Referensinews.id – Pemerintah Kabupaten Musi Rawas pernah lantang menggaungkan rencana pembangunan stadion olahraga bertaraf internasional yang diklaim dibiayai melalui skema Corporate Social Responsibility (CSR) dari PT Bukit Asam, senilai Rp 9,5 miliar. Namun, hingga kini, realisasi janji tersebut masih gelap.
Stadion itu direncanakan berdiri megah di kawasan Agropolitan Center, Kecamatan Muara Beliti, di atas lahan hibah seluas kurang lebih 60 hektar yang telah disiapkan pemerintah daerah sejak lama. Namun alih-alih dana CSR terealisasi, justru mencuat penggunaan dana dari Anggaran Pendapatan dan Belanja Daerah (APBD) sebesar Rp 4,7 miliar.
Pada Juli 2019, melalui Dinas Pemuda dan Olahraga (Dispora), Pemkab Musi Rawas menganggarkan pengadaan bangunan gedung tempat olahraga – yang disebut mencakup pembangunan lapangan sepak bola dan sarana pendukungnya – senilai Rp 4,7 miliar. Proyek ini kemudian dimenangkan oleh CV. Alki Karya setelah melalui proses tender ulang, karena sebelumnya 18 perusahaan peserta dinyatakan tidak memenuhi syarat administrasi.
Namun, yang menjadi pertanyaan publik: kemana arah sebenarnya dana CSR Rp 9,5 miliar yang pernah diumbar? Jika dana tersebut belum masuk, mengapa pemerintah buru-buru mengalokasikan APBD? Adakah tumpang tindih anggaran atau malah permainan nomenklatur proyek?
Apalagi, hingga kini tidak ada penjelasan gamblang dari Pemkab Musi Rawas terkait peruntukan pasti dana Rp 4,7 miliar. Apakah untuk tahap awal pembangunan stadion, seperti land clearing dan pematangan lahan, atau justru sudah termasuk pembangunan struktur utama?
Transparansi menjadi tuntutan mutlak. Publik berhak tahu: jika pembangunan dilakukan bertahap, maka seyogianya ada roadmap yang jelas dan terpublikasi. Bila tidak, penggunaan dana APBD ini bisa memantik dugaan pemborosan, bahkan potensi penyimpangan.
Tak hanya itu, mencuat pula dugaan keterlibatan rangkap jabatan seorang oknum anggota Kelompok Kerja (Pokja) ULP yang merangkap sebagai Pejabat Pembuat Komitmen (PPK). Jika benar, maka hal ini sangat rawan konflik kepentingan, dan bisa melanggar prinsip tata kelola proyek yang baik.

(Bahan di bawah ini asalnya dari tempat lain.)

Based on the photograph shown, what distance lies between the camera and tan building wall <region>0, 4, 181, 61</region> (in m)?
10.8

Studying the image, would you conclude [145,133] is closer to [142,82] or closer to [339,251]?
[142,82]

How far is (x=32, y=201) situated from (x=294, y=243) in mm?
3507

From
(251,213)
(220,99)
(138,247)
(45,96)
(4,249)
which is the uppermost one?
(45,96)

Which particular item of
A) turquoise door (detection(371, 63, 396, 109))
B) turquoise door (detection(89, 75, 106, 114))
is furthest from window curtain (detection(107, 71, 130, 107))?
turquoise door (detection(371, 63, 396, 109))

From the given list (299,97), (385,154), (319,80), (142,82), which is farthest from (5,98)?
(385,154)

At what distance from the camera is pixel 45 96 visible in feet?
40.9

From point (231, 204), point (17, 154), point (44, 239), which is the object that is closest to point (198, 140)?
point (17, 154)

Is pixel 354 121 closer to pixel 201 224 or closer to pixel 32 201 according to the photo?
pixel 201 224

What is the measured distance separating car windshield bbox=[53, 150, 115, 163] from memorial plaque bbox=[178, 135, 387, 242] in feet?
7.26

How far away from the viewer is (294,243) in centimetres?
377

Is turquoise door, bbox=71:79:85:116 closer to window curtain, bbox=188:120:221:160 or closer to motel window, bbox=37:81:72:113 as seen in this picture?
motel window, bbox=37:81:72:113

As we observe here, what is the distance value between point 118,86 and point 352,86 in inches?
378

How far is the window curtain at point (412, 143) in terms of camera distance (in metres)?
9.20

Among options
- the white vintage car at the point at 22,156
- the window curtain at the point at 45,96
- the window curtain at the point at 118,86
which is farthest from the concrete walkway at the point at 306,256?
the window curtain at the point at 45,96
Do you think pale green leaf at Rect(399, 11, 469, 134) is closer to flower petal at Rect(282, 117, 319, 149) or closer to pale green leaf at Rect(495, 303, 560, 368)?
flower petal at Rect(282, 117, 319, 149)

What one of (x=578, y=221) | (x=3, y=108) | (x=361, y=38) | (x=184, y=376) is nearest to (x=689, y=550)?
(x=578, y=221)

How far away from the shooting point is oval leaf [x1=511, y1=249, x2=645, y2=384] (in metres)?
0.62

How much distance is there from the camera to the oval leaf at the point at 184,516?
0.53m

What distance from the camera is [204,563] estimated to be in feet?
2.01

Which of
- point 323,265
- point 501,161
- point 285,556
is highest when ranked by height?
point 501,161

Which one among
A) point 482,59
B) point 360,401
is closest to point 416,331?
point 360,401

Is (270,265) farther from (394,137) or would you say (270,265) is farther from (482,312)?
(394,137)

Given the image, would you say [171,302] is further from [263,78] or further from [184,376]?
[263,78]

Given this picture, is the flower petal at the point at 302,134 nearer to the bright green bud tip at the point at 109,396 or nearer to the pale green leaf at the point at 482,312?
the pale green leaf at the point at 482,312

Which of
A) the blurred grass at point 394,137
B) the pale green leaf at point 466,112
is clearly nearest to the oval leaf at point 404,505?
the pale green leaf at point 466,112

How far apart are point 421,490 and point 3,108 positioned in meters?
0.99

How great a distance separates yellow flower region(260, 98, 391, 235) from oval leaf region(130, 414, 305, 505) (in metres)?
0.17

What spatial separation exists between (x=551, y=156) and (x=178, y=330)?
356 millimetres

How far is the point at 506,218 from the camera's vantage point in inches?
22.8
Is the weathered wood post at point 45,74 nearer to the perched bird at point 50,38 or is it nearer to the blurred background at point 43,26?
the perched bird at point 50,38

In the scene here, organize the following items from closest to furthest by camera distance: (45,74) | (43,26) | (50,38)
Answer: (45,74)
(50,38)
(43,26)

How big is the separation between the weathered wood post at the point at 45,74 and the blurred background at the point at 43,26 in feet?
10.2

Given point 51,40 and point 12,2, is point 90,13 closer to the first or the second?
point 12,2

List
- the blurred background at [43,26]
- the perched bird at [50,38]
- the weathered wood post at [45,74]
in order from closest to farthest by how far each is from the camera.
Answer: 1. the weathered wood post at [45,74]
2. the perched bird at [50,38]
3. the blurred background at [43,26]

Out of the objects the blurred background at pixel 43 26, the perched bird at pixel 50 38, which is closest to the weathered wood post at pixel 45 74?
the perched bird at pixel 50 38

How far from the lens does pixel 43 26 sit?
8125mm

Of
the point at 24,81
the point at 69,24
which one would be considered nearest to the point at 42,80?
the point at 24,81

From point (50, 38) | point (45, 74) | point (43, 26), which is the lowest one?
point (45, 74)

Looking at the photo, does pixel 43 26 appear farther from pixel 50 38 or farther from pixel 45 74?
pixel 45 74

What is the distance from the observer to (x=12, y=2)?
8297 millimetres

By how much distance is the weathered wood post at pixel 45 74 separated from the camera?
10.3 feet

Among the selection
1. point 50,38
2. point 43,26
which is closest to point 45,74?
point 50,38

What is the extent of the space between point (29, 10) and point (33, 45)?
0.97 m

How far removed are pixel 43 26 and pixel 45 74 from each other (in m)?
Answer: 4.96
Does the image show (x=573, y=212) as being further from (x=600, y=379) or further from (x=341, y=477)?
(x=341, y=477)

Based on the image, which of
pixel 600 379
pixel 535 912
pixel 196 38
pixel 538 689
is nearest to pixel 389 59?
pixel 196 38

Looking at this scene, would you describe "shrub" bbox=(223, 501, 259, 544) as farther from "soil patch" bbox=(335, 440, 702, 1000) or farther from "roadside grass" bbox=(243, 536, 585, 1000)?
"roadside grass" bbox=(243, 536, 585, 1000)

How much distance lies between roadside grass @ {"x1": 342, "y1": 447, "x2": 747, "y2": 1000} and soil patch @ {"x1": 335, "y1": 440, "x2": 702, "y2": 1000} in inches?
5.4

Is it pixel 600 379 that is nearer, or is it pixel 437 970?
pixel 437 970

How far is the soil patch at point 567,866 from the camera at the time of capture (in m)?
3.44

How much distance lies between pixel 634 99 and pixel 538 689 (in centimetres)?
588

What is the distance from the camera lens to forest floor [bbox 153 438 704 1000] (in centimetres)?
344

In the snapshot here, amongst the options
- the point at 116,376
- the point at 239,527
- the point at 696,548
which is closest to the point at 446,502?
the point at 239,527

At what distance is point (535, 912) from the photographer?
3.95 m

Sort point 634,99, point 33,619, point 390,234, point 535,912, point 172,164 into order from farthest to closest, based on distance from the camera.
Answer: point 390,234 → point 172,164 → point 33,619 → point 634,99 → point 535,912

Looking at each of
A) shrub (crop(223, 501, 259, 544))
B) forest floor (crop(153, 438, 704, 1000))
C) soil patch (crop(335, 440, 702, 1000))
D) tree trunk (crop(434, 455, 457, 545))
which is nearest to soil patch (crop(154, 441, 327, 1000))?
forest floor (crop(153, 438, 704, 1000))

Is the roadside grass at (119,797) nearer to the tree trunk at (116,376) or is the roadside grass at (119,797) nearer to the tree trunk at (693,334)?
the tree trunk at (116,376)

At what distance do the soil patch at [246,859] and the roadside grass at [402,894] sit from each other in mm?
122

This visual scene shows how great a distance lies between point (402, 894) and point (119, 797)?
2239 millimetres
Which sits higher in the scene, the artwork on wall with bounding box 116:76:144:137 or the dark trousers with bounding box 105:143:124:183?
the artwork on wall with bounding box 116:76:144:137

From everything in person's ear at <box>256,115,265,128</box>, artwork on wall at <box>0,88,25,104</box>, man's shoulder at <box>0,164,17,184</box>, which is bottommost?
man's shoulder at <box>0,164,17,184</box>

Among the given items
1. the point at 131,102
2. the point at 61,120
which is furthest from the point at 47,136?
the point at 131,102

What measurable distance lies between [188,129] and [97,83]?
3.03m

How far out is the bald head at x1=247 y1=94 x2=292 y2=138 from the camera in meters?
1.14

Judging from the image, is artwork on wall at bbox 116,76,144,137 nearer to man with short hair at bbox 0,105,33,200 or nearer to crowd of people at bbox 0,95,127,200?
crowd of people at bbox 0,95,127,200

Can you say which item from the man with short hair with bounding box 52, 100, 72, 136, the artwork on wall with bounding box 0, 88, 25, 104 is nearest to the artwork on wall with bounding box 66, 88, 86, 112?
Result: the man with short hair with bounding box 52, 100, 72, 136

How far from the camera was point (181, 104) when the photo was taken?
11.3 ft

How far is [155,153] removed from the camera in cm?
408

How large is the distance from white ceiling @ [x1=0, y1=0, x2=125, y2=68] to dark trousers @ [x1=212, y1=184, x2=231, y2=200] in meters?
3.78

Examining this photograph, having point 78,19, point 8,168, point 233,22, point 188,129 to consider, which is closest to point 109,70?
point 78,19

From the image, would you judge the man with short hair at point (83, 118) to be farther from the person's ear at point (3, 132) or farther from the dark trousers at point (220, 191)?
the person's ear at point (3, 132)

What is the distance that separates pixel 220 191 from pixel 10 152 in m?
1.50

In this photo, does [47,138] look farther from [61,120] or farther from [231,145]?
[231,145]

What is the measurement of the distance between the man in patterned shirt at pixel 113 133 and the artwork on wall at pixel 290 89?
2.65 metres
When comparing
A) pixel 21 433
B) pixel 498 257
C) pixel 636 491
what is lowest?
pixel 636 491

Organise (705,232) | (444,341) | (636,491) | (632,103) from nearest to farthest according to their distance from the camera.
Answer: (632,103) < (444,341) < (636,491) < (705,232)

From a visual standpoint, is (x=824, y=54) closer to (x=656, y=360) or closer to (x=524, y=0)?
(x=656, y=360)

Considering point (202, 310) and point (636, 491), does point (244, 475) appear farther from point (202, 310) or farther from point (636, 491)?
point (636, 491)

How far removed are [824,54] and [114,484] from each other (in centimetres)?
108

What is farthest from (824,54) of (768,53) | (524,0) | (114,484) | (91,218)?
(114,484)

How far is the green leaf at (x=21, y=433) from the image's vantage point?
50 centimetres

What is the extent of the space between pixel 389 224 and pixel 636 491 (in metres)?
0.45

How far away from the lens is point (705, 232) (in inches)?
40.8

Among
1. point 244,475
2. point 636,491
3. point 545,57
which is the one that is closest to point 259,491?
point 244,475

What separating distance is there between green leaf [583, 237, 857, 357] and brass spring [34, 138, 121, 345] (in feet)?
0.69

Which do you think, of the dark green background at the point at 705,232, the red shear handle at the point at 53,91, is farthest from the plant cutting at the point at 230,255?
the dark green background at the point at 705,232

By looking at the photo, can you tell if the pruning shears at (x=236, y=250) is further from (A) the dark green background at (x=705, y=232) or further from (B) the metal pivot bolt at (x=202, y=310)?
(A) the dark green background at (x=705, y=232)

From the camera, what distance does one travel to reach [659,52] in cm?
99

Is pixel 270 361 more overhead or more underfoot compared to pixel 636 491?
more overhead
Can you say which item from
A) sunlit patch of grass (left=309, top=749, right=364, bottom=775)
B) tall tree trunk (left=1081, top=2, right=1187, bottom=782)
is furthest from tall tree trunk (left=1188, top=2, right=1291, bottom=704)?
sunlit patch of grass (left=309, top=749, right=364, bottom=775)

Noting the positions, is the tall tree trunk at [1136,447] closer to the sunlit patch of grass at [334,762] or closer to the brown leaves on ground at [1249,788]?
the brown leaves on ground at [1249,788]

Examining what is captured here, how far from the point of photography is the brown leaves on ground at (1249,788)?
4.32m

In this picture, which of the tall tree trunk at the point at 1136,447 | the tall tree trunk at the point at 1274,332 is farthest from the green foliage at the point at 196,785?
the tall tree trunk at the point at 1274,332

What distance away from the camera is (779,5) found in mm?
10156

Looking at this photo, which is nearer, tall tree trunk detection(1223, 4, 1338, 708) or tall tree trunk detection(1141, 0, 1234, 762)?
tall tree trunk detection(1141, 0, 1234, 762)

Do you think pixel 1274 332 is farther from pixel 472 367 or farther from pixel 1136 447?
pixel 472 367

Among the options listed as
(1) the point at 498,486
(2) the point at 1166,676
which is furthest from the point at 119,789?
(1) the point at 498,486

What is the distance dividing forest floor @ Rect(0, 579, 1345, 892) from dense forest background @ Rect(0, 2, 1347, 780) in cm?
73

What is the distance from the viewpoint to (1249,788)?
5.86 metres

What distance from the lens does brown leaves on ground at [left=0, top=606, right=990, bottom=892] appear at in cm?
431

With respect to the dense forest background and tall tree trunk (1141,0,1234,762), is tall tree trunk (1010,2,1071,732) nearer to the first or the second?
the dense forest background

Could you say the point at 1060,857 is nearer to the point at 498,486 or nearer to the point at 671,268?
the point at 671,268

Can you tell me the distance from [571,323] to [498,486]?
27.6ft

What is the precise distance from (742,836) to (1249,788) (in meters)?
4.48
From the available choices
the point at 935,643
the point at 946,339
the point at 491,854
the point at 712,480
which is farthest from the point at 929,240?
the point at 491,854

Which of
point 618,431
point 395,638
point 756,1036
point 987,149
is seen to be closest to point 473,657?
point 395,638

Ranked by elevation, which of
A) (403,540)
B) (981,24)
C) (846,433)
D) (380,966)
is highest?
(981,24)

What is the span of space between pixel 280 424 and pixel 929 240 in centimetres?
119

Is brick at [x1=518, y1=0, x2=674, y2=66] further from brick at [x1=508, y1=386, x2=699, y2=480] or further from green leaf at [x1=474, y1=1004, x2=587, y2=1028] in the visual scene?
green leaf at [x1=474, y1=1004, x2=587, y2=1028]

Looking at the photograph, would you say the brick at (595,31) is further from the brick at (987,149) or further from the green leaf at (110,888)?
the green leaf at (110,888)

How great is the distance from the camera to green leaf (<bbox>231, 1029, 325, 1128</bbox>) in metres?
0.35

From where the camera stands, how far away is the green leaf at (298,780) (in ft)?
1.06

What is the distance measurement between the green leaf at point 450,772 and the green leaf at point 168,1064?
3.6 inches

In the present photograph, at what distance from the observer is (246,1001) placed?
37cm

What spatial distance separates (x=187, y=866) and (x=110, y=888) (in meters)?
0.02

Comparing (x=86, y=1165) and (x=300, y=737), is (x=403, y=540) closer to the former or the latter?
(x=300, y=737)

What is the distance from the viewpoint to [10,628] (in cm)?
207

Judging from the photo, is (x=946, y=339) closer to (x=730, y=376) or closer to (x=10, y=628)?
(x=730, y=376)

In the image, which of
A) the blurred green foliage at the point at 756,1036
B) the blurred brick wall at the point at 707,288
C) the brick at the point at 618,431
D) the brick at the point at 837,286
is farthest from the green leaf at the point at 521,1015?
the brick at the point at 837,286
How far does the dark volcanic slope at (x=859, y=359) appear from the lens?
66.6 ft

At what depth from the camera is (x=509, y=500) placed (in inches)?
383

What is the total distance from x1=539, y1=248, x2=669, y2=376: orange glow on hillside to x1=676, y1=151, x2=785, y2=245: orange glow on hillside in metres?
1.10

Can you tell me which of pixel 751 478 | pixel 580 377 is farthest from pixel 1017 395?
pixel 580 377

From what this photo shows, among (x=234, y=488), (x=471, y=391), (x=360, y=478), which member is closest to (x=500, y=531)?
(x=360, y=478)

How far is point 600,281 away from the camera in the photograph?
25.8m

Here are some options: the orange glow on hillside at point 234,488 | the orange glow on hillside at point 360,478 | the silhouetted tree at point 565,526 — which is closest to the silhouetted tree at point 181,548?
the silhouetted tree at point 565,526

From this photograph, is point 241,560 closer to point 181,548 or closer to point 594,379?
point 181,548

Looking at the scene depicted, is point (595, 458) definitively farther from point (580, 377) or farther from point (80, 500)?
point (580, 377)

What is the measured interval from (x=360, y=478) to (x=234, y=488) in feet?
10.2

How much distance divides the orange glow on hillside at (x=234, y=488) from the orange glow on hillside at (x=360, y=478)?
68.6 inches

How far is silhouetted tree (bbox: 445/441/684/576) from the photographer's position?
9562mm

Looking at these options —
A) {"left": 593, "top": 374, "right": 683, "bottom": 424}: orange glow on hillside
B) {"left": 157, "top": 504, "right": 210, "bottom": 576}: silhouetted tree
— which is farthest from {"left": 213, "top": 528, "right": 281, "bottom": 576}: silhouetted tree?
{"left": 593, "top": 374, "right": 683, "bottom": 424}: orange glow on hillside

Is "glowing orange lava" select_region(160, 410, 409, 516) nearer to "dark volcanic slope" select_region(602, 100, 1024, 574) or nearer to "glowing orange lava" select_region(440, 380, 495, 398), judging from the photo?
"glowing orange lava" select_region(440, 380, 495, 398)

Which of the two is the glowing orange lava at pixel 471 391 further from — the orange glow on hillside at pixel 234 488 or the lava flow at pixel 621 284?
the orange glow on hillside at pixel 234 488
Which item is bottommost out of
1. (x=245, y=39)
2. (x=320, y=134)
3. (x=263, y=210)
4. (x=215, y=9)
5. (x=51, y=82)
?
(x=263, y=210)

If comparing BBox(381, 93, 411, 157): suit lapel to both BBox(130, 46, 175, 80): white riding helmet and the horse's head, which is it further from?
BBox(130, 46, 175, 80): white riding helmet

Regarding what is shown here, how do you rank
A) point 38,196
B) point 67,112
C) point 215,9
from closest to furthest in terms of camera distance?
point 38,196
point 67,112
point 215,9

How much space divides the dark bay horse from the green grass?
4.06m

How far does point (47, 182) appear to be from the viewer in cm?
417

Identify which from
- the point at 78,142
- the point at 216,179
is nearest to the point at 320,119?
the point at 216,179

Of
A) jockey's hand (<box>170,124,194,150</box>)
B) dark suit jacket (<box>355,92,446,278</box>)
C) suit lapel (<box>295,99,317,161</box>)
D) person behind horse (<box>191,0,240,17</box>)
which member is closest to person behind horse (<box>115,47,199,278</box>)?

Pertanyaan mendesak: Apakah dualisme peran ini dibenarkan menurut regulasi pengadaan barang dan jasa pemerintah? Jika tidak, publik berhak mendesak aparat pengawas internal maupun penegak hukum untuk turun tangan.
Janji stadion internasional boleh menggiurkan, namun tanpa transparansi dan akuntabilitas, proyek ini bisa berujung pada bangunan mangkrak – atau lebih buruk lagi, skandal anggaran.